Textabschnitt:

──────

"Mausarm": Wer seine Maus "fest im Griff" hat, dem bleiben die dazugehörigen Verkrampfungen nicht erspart...
Die Voraussagen über die Auswirkungen von Computern auf unser tägliches Leben haben sich größtenteils bewahrheitet. Unser Leben ist ganz offensichtlich von der Computer-Interaktion durchdrungen. Nirgendwo wird dies offensichtlicher als an unserem Arbeitsplatz. Arbeiter, Grafiker, Büroangestellte, alle benutzen Computer, um ihre Arbeiten effizienter durchzuführen. Wer viele Stunden seines Arbeitstages am Bildschirmarbeitsplatz verbringt und dabei überwiegend die Maus für die Steuerung der Anwendungsdialoge nutzt, kennt das Problem: häufige Schmerzen im Arm und in der Schulter, ausgelöst durch das so genannte RSI-Syndrom, auch "Mausarm" oder "Sekretärinnenkrankheit". Immer mehr Menschen klagen über solche Beschwerden, seit sich die Kombination Tastatur und Maus als Eingabegeräte an stationären Bildschirmarbeitplätzen durchgesetzt und der Anteil der Mausnutzung durch die objektorientierte Softwaregestaltung deutlich zugenommen hat. Ebenso wie die Tastatur wurde die Maus als eine Quelle verschiedener Verletzungen durch wiederholte Belastungen (Repetitive Strain Injuries oder RSI-Syndrom) der Hand, des Handgelenks und des Arms identifiziert. Diese Verletzungen haben sich stark verbreitet. Im Gegensatz zur Tastatur haben die Mäuse in der Öffentlichkeit jedoch wenig Aufmerksamkeit als eine mögliche Ursache dieser Verletzungen erhalten.

──────

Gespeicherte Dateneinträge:
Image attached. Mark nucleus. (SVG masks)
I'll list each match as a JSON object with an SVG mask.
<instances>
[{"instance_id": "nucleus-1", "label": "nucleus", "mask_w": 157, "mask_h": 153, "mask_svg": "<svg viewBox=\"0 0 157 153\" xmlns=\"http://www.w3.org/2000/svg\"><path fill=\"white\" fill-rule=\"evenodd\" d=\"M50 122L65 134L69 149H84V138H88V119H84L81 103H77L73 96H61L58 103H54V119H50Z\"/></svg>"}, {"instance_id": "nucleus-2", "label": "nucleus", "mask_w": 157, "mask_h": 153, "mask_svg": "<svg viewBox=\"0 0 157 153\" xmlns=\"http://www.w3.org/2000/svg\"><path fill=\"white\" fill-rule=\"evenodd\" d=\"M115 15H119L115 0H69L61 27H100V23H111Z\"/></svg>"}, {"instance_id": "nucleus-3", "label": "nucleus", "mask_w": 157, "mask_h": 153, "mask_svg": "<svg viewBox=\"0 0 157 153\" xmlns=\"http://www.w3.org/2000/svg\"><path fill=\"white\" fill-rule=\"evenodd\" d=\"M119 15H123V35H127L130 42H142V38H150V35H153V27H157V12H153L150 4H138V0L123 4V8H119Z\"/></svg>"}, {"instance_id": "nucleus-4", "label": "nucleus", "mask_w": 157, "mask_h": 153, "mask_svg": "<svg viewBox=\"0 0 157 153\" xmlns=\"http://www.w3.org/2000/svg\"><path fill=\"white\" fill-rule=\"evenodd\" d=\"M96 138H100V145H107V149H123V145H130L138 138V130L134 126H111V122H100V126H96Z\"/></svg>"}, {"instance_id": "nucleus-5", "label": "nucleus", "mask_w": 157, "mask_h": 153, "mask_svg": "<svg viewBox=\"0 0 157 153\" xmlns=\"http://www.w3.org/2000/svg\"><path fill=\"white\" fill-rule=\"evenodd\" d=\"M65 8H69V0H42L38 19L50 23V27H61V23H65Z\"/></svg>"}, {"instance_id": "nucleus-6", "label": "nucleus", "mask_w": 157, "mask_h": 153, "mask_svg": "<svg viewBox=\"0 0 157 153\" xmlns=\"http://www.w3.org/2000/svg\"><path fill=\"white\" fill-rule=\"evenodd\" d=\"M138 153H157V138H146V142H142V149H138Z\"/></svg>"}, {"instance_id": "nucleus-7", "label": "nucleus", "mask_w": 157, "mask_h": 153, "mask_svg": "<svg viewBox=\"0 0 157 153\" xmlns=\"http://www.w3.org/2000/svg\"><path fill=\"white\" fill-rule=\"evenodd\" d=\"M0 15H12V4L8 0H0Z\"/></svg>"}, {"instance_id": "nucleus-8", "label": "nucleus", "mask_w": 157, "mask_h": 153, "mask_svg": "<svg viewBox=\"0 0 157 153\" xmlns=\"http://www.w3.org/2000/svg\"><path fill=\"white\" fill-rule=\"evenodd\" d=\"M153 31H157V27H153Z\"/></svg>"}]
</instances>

──────

Zu erledigen: Würden Sie den Text über den Mausarm im Anschluss an seinen letzten Satz weiterführen? Die Datensätze werden hier nicht gebraucht.

Schriftliche Antwort:
63% aller Büroangestellten verbringen mehr Zeit damit, ihre Computermaus zu benutzen, als alle anderen Gegenstände. Weltweit geschätzt haben über 100 Millionen Menschen irgendeine Form von RSI. Mangelhafte Ruhepausen sind ein wichtiger Risikofaktor. Regelmäßige Pausen von Belastung für die Hände, Handgelenke und Unterarme scheinen von Vorteil zu sein. Eine sehr effektive Lösung für die Probleme der Computer-Maus ist ein Trackball. Diese Geräte eliminieren die Notwendigkeit einer ständigen Bewegung des Arms und die Anspannung des Handgelenks.